The Drum Barracks has an archive but my experience with that was that they would prefer you do your research elsewhere since much or all of the archive is duplicated elsewhere.  Information I sent a few years ago was also not acknowledged. 

According to one of the employees of the Wilmington Cemetery, the land there used to be water wells for the merchants during Banning's time.

I spent about an hour walking around the memorials.  It is said that there are over 9000 burials there. Certainly it did not seem so, and there were areas where there were no gravestones at all.
To my reader-genealogy researchers, please remember this is the case with many cemeteries and one should not entirely rely on grave-stone databases. If you suspect or know that an ancestor was buried in a cemetery contact that cemetery for information. It helps if you have the death certificate that states the burial took place there, or a funeral home record.

I did not take photos of any of the graves, which I think of as disrespectful.

One of the most interesting was a small slab that announced the death of a one month old Japanese or Japanese-American baby.  

There is a street in Wilmington called Opp. Opp burials included someone born in 1848 who died in 1906. I imagine they may have had some land - a farm.

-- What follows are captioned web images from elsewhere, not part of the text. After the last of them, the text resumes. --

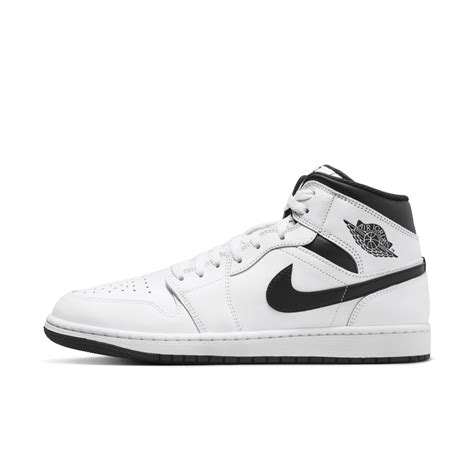 Nike Jordan Mid Air Weiss Dq Preisvergleich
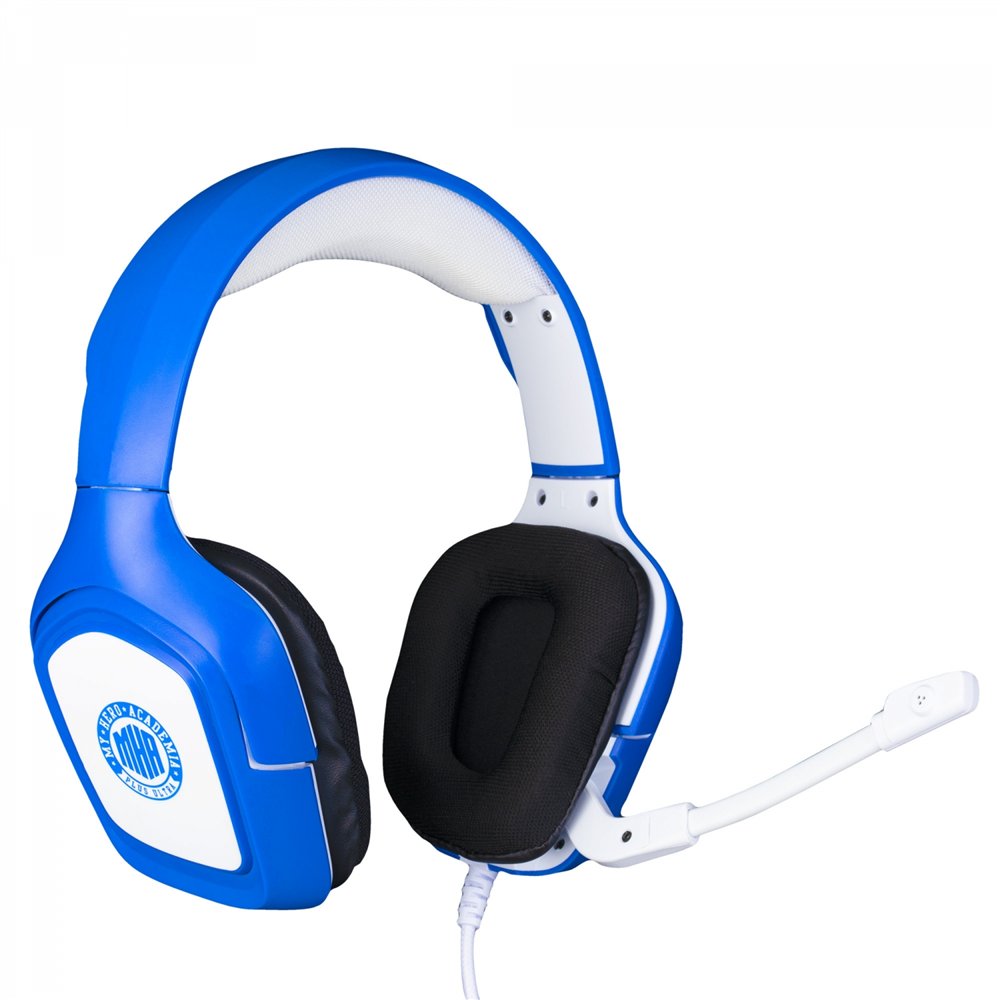 My hero academia auriculares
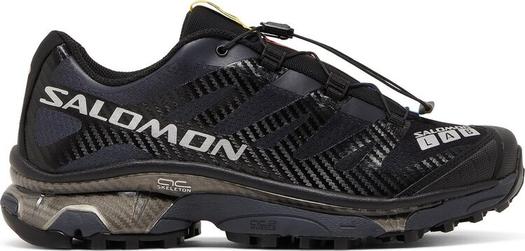 Кроссовки Salomon XT-4 OG Black Ebony, черный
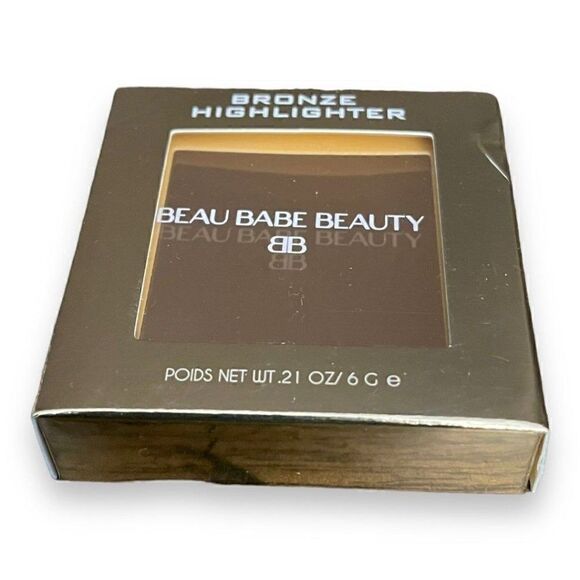 BEAU BABE BEAUTY Highlighter in Bronzed - Picture 2 of 5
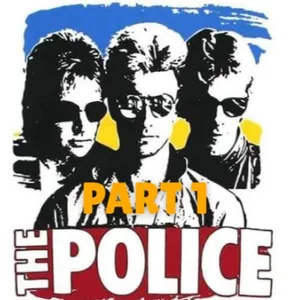 Kenalan ama The Police (part1)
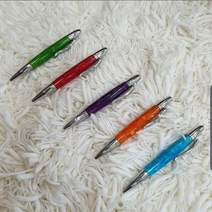 유럽 이탈리아 수입 최고급 볼펜 달라이티 AKR 38 핸드메이드, 레드, 1Ea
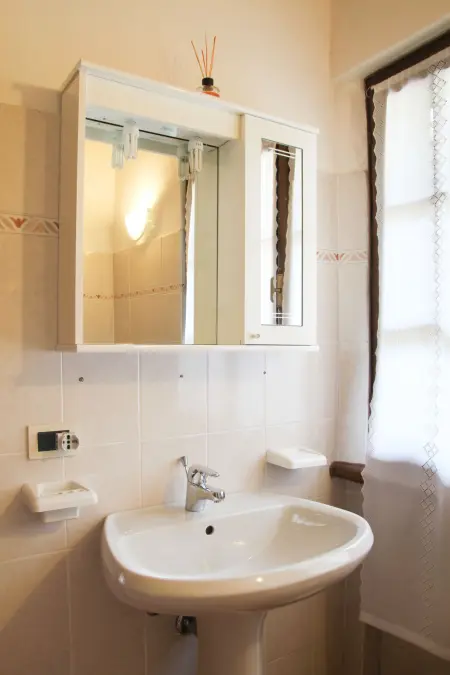 La Tartufaia, Appartement 4 personnes à Tremosine - Photo 10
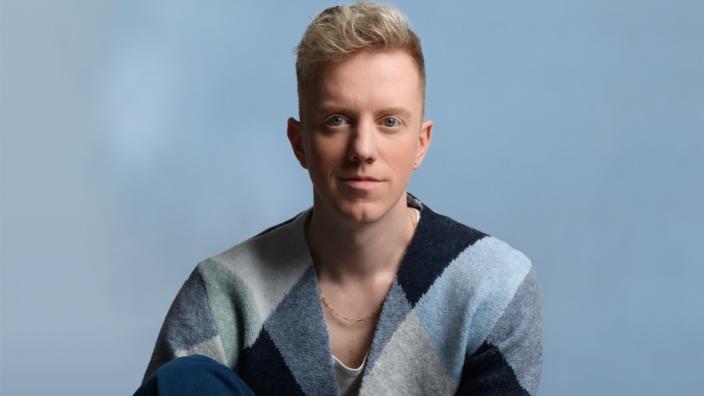 James Barr: Sorry I Hurt Your Son (Said My Ex To My Mum) at The Wardrobe Theatre at The Wardrobe Theatre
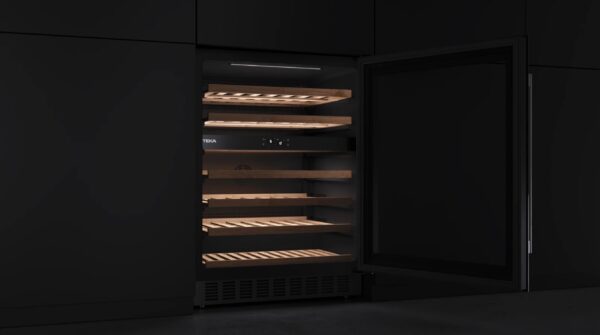 Винна шафа Teka RVU 20046 код113600008 - 9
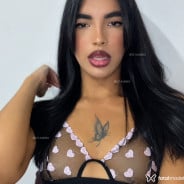 Acompanhante Beatriz - Perfil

There is at least one died in Korea marker, some that indicate World War II took their man, and a couple that indicated that the person had served in a state militia or reserve.  Last Memorial Day (2025) a local boy scout troop provided a memorial with the names of local men who had served their country.

Wouldn't it be wonderful if there were no longer wars on this earth?  (As I told a good friend of mine the other day who said "that won't happen," then I would like to be reincarnated on a better planet.)

The babies and children who died long ago made me think of vaccinations and what a difference they have made. Anyone who has seen the archival documents that reveal the babies and children who died of childhood diseases, the adults who died of TB, and the townsfolk who died of various 'plague' must know that.

Besides Mexican or Hispanic burials there were also some surnames that were Germanic or Italian or English.  I don't often visit cemeteries, but I'm intrigued by the art and design of some stones and try to imagine what ornate ones must have cost when they were made. There were a good number of Masonic symbols on graves in this cemetery.

I like to find not just the oldest burials but burials of those who got a long life out of this one. Here's a little name dropping. LIPKING 1822-1909, COATES died 1914 at 71 years old, OPP 1848-1906.



I have come to hate Halloween for all the gore and horror and fright and violence it now celebrates. We actually do not need to be exposed to more violence or participate in that. I'm into the acknowledgement of those who came before us though.  This is why, though I have no Hispanic or Mexican heritage, I'm more likely to contribute to a celebration such as Day of the Dead.